Now, our armed forces may be a small part of pupil population, but they do serve to highlight the fact that there are children that don’t stay in one place for their school life. Levelling up probably needs to be more than just about geography and picking areas off a map.

A geographical strategy is anyway easier to achieve when there is a coherent basis for local government areas. Sadly, that is not the case at the present time. Cambridgeshire includes the successful parts of Cambridge, although I acknowledge that like Oxford the whole of the city is neither affluent not without need for extra funding. Was Cambridgeshire included because it is part of a combined authority with a mayor, whereas Oxfordshire is one of the few remaining two-tier local government setups, with no unitary authority.  

I wonder how Medway and parts of Cumbria feel looking at the list of Education Investment Areas? Do they feel that they have missed out?

As I wrote, in the previous post on this blog, the education measures will need to be backed up by hard cash to have any real effect. In terms of teaching staff turnover, TeachVac has provided a number of the Opportunity Areas with data about their local teacher labour markets and can do so for the new Education Investment Areas.

One thing is certain is that teaching cooking and healthy eating to secondary school pupils is going to need a rethink about staffing as within design and technology – a subject that attracts few to teaching these days – food technology is the most challenging discipline in terms of finding teachers anywhere in England.

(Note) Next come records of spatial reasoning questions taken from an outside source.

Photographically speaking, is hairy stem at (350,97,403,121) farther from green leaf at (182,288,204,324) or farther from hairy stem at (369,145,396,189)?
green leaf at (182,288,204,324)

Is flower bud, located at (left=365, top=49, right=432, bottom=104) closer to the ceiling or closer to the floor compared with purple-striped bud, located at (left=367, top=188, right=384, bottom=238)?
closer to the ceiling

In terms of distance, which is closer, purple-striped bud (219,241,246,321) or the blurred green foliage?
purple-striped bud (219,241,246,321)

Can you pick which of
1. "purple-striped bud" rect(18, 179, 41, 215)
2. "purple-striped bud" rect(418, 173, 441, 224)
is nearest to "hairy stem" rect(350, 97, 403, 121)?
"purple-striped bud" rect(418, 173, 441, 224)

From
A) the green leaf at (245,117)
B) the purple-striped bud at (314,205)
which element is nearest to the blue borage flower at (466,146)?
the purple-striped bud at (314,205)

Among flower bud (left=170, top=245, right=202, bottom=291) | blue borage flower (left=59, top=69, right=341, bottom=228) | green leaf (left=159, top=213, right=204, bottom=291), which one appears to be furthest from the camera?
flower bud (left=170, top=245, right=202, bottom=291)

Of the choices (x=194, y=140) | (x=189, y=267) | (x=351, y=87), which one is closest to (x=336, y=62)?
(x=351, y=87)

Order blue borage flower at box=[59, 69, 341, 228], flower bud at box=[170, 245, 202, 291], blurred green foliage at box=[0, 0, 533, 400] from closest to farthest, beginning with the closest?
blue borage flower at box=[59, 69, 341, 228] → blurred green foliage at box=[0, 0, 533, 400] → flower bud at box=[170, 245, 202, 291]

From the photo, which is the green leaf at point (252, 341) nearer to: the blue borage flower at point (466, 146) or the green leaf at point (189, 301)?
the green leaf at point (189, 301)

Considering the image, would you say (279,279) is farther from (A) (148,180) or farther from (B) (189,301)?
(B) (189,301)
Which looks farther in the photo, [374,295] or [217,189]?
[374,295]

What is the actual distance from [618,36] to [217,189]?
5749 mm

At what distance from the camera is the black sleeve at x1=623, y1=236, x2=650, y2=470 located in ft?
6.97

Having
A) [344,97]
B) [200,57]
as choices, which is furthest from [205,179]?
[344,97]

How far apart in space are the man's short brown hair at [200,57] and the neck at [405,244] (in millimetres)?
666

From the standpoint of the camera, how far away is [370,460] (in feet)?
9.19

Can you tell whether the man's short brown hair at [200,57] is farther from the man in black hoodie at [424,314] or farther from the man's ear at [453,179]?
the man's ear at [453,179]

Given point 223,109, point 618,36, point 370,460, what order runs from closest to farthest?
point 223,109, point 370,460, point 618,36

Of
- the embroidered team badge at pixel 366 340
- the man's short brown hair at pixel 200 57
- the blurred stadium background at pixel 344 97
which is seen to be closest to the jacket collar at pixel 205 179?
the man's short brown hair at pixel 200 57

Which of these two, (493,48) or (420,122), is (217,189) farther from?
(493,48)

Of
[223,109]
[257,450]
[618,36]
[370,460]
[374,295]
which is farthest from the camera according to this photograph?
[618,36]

Levelling up is as important today as ever for our schooling system. How far these moves will help is a matter for debate.

Bizarre

The DfE’s helpful note issued ahead of tomorrow’s White Paper contains the following:

“In these new ‘Education Investment Areas’, the Department for Education will offer retention payments to help schools keep the best teachers in the highest priority subjects.”

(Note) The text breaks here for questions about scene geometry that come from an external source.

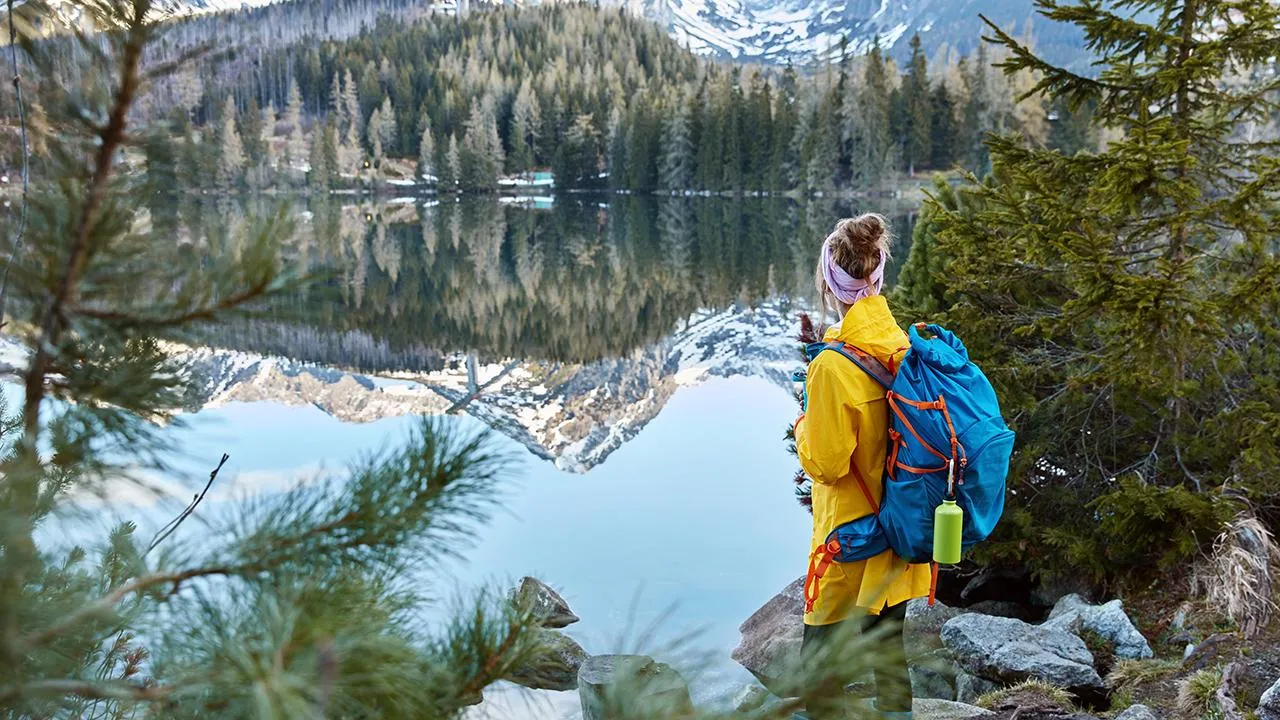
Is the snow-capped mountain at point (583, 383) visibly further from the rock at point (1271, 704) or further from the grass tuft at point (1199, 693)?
the rock at point (1271, 704)

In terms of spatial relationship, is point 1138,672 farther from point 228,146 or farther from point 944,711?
point 228,146

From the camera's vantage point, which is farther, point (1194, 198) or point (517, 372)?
point (517, 372)

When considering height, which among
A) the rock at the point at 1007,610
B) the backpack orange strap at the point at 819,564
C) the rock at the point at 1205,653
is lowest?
the rock at the point at 1007,610

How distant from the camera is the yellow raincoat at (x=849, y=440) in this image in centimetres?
335

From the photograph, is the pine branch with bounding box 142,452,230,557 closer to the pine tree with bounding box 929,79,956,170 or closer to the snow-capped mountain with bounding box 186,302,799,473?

My first reaction was a sense of ‘Deja Vue’ as this was an idea tried in the 1970s under the label of payments for teachers working in schools of exceptional difficulty. There was an initial salary uplift of £201 for all teachers and after three years of service this increased to, I think, £279.

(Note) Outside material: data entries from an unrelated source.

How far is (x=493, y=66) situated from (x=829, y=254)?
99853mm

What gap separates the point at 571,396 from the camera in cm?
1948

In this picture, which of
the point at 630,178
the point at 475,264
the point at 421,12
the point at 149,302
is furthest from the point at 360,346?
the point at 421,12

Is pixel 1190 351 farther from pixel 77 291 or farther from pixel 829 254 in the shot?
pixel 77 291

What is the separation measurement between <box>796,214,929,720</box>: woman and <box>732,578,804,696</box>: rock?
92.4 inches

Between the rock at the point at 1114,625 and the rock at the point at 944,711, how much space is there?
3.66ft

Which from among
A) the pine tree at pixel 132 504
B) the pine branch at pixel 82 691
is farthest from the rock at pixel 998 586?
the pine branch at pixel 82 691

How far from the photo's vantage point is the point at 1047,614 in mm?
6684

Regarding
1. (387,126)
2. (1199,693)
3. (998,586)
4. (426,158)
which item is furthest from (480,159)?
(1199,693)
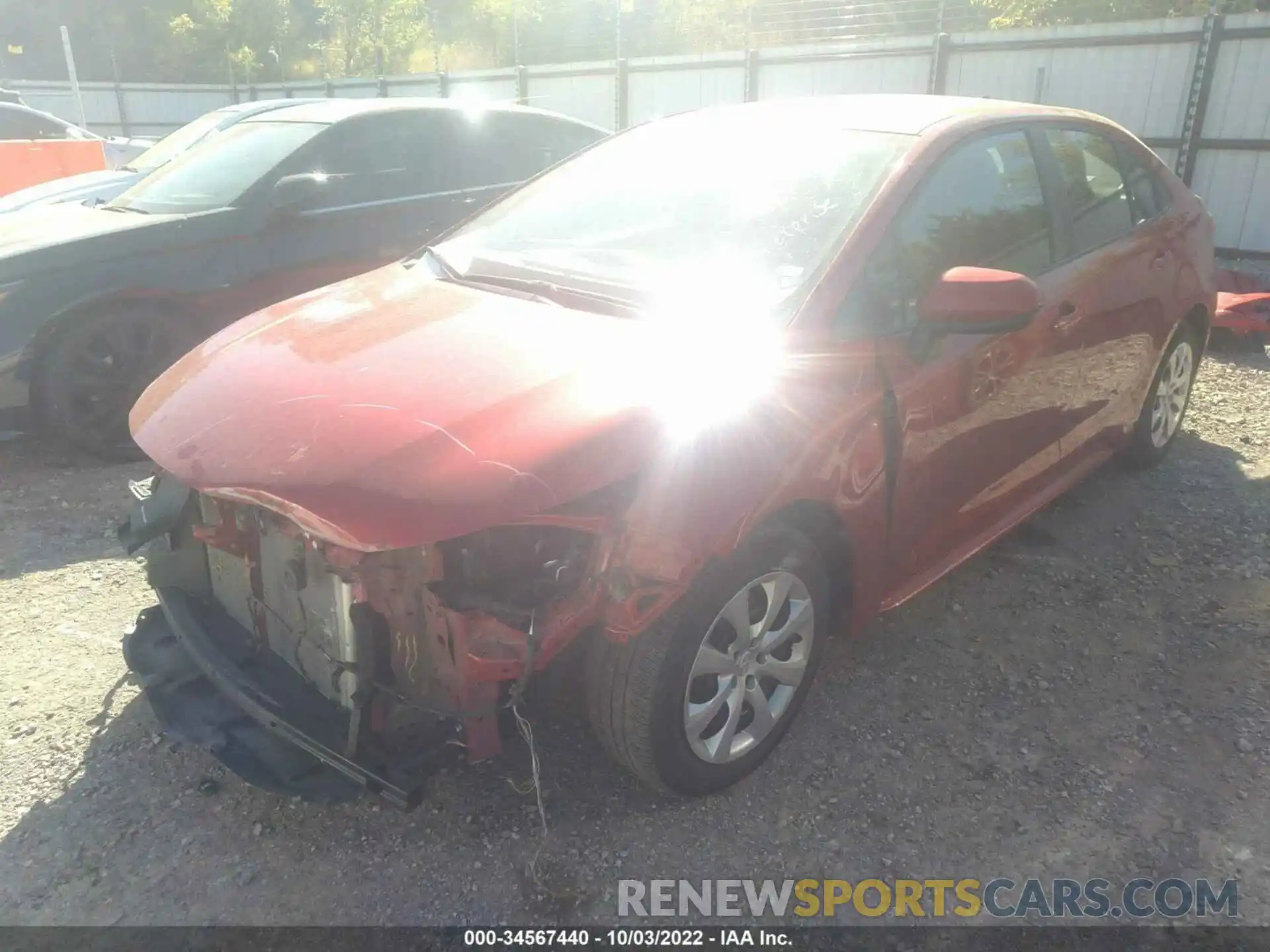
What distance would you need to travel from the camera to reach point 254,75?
3778 cm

Then I thought, what about the permission that already exists within the Pay and Conditions document for recruitment and retention payments. This permission appears in Section 27 of Part 4.

27. Recruitment and retention incentives and benefits

27.1 Subject to paragraph 27.2, the relevant body or, where it is the employer in the case of an unattached teacher, the authority, may make such payments or provide such other financial assistance, support or benefits to a teacher as it considers to be necessary as an incentive for the recruitment of new teachers and the retention in their service of existing teachers. A salary advance scheme for a rental deposit may be one of a number of tools that schools may wish to consider using to support recruitment or retention.

27.2 Where the relevant body or, where it is the employer in the case of an unattached teacher, the authority, is making one or more such payments, or providing such financial assistance, support or benefits in one or more cases, the relevant body or authority must conduct a regular formal review of all such awards. The relevant body or authority should make clear at the outset the expected duration of any such incentives and benefits, and the review date after which they may be withdrawn.

Teachers Pay and Conditions document England 2021-22

So, the powers are there. This will only mean anything if it creates a hypothecated grant to schools singled out for support. Such an action would be a move away from the idea of the National Funding Formula. Since, I expect, many of the schools are in areas where the Pupil Premium is already being paid at relatively high levels, this will be an interesting measure to examine in detail once the White Paper appears.

Will it be paid to all classroom teachers or just some subjects in secondary schools but all primary school teachers or perhaps no primary teachers at all?

Then there is the issue of how any such payments will be funded if there is no extra grant? Will schools be directed to pay the additional salary and left to sort out the budget implications? It is difficult to see how such a move helps levelling up if some other useful programme is to be cut to fund salary increases for teachers but not for other staff.